She raised her head, dark blue eyes bright with tears. She squinted. "Malfoy?"

He tilted his head imperiously, then hesitated. "Need anything?" he asked.

"McLaggen's head on a pike," she sniffed, and crossed her arms over her chest.

Draco laughed. "That could be arranged," he pointed out, and Davis—because she had been Davis then, not Tracey, not _yet_—let this little crooked smile onto her face.

There was something about that smile. It pulled up a little more on the right side than it did on the left, and Draco saw that she had dimples. He had never noticed.

"What did he do?" he couldn't help but ask.

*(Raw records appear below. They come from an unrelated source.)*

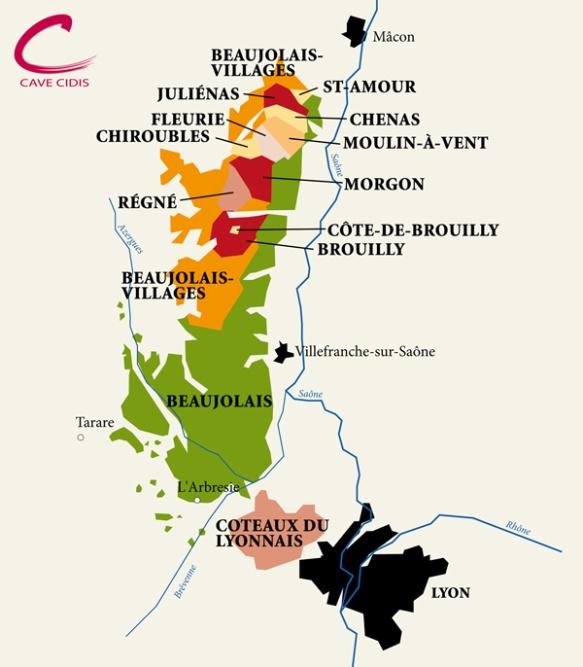 carte_geo_beaujolais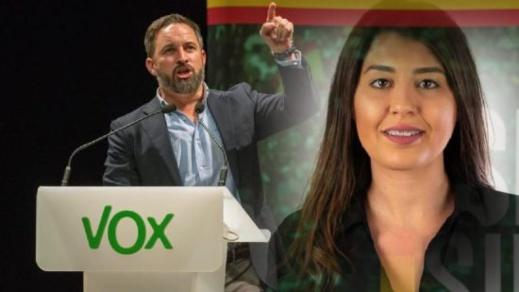 """سياسية مغربية في """"كتالونيا"""" ترد على رئيس حزب إسباني هاجم العرب والمسلمين"""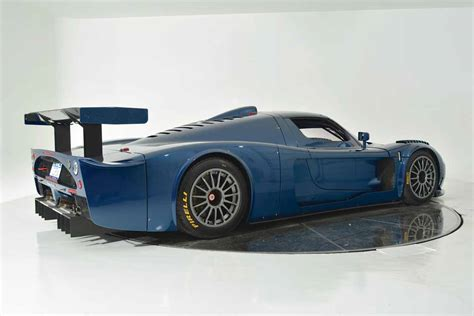 maserati mc12 blue blue victory 2005 maserati mc12 corsa for sale
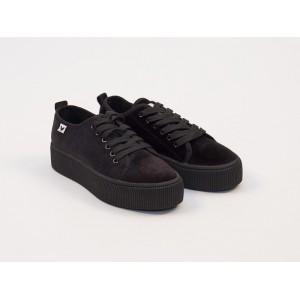 Zapatillas Tami Negras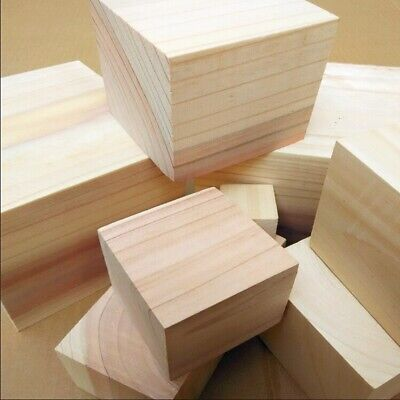 10pcs Natural Wooden Cube Beads 20mm Plain Unfinished Square DIY Craft Blocks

Davis' smile slipped off her face, and Draco ruthlessly crushed the disappointment that rose in his chest. "Said some things," she said vaguely.

"Things?"

"Things," Davis confirmed darkly, and adjusted the way the fabric of her skirt fell over her knees.

Draco nodded. "Do you want me to get Greengrass?" he asked.

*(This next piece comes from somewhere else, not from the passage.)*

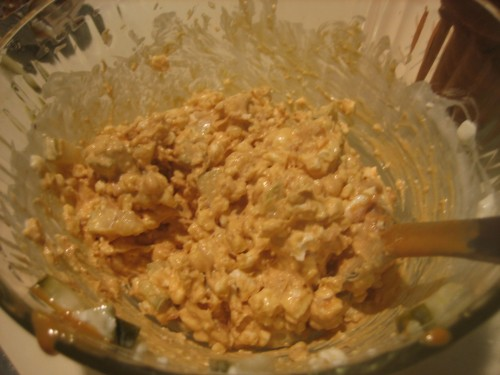Cottage Cheese Peanut Butter 006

Davis shook her head. "I'm okay," she said, and Draco gave her one last look before he left the library.

When McLaggen was found in one of the hallways hexed six ways to Sunday, Davis shot Draco a smile when she passed him in the halls. It was a knowing smile, not the crooked kind of smile, but it was _something_. Draco just didn't know what at the time.

* * *

"Oi, Malfoy!"

Draco turned around in his seat on the bleachers. Ravenclaw was playing Gryffindor and he had decided to wear a dark blue cloak to show his support, however subtly.

Davis was sitting above him next to Greengrass, wearing a blue and black striped scarf. "Ravenclaw?" she asked.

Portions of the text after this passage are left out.